L’annonce de la mort du prédicateur radical Hamadoun Kouffa, le week-end dernier, a été accueillie avec joie et allégresse au Mali, en Afrique et à travers le monde. Pour cause, son groupe jihadiste, la katiba de Macina, semait la terreur dans le centre du pays depuis près de 4 ans. Il s’est implanté durablement à la faveur de conflits locaux et intercommunautaires, entre agriculteurs dogons et éleveurs peuls. L’infiltration dans les rangs du groupe jihadiste par le service de renseignement du Mali a été déterminante dans la mort de cet ennemi du Mali et de la paix. Dans le centre du Mali, ceux qui militent pour un retour de la paix voient dans la mort de Hamadoun Kouffa une opportunité pour enfin rétablir le dialogue et l’ordre dans la région.
La nouvelle est tombée d’abord avec probabilité à travers les médias étrangers, en occurrence la Radio France Internationale (RFI). C’était le jeudi dernier. Avant d’être confirmé deux jours plus tard, c’est-à-dire le samedi par la même source. En effet, le chef du groupe jihadiste, la katiba de Macina, Hamadoun Kouffa vient d’être tué suite à une action coordonnée et concertée entre les Forces Armées Maliennes (FAMAS) et l’opération Barkhane de la France.


Ensuite, c’est le Ministère malien de la Défense et des Anciens combattants qui l’a affirmé samedi 24 novembre. Hamadoun Kouffa aurait été, dans un premier temps, grièvement blessé avant de mourir.
L’état-major de l’armée malienne est catégorique. Il affirme que Hamadoun Kouffa a été tué lors de la destruction de sa base militaire, située dans le Macina, dans le centre du Mali.
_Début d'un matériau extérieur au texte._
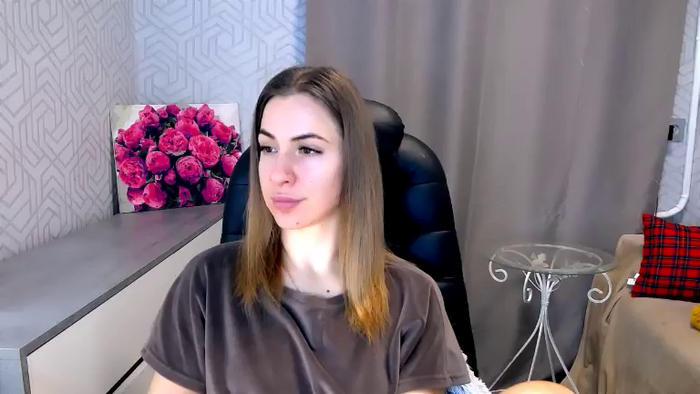 MeganNaughtyy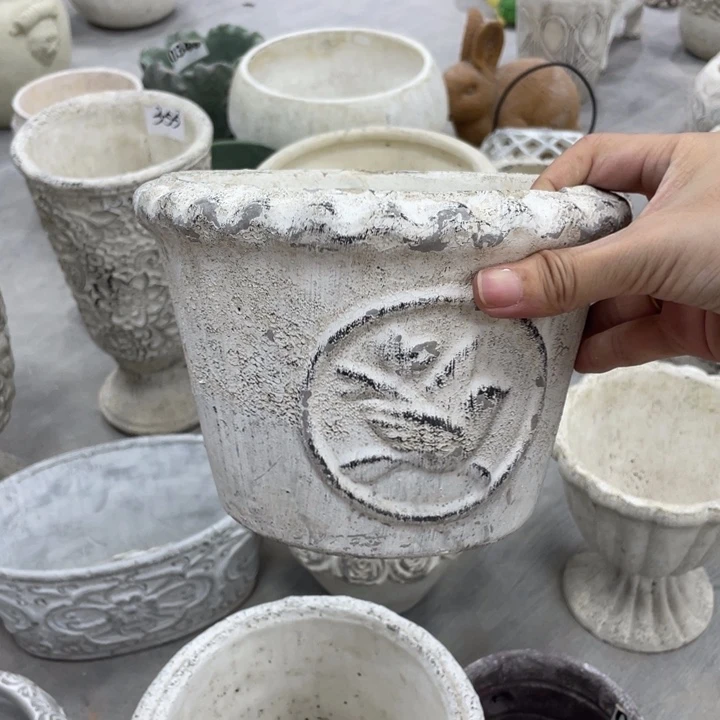复古风格59419911992929292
Aussi, quelques dizaines d’autres jihadistes, ses plus proches lieutenants, ont trouvé la mort.
L’infiltration dans les rangs du groupe jihadiste par le service de renseignement du Mali a été déterminante dans la mort de cet ennemi du Mali et de la paix. Ces va-et-vient auraient été surveillés mais surtout, l’endroit considéré comme sa base identifié. Les informations ont été partagées ensuite avec les partenaires des FAMAS sur le terrain, la force Barkhane, mais également les forces de sécurité d’autres pays amis.
De l’avis de beaucoup d’observateurs, la mort de Hamadoun Kouffa aura forcément des retombées positives sur la paix au Mali et surtout au centre. Car, en effet, le seul problème qu’il y avait entre les Peuls et les Dogons, c’était le terrorisme.
Depuis plus de deux ans, les violences au centre du Mali ont tué près de 1.200 personnes, selon un rapport de la Fédération Internationale des Droits de l’Homme (FIDH). Tout commence par des conflits intercommunautaires pour des ressources naturelles. Rien de plus banal, mais quand les jihadistes s’en mêlent et s’autoproclament défenseurs des intérêts peuls, la situation prend une tout autre tournure.
La mort de Hamadoun Kouffa change la donne. Car, il avait fédéré des conflits de la région en leur donnant le label du jihad, alors qu’en réalité, il s’agissait de contentieux très locaux, distincts les uns des autres, et qui pouvaient trouver une solution dans les instances coutumières.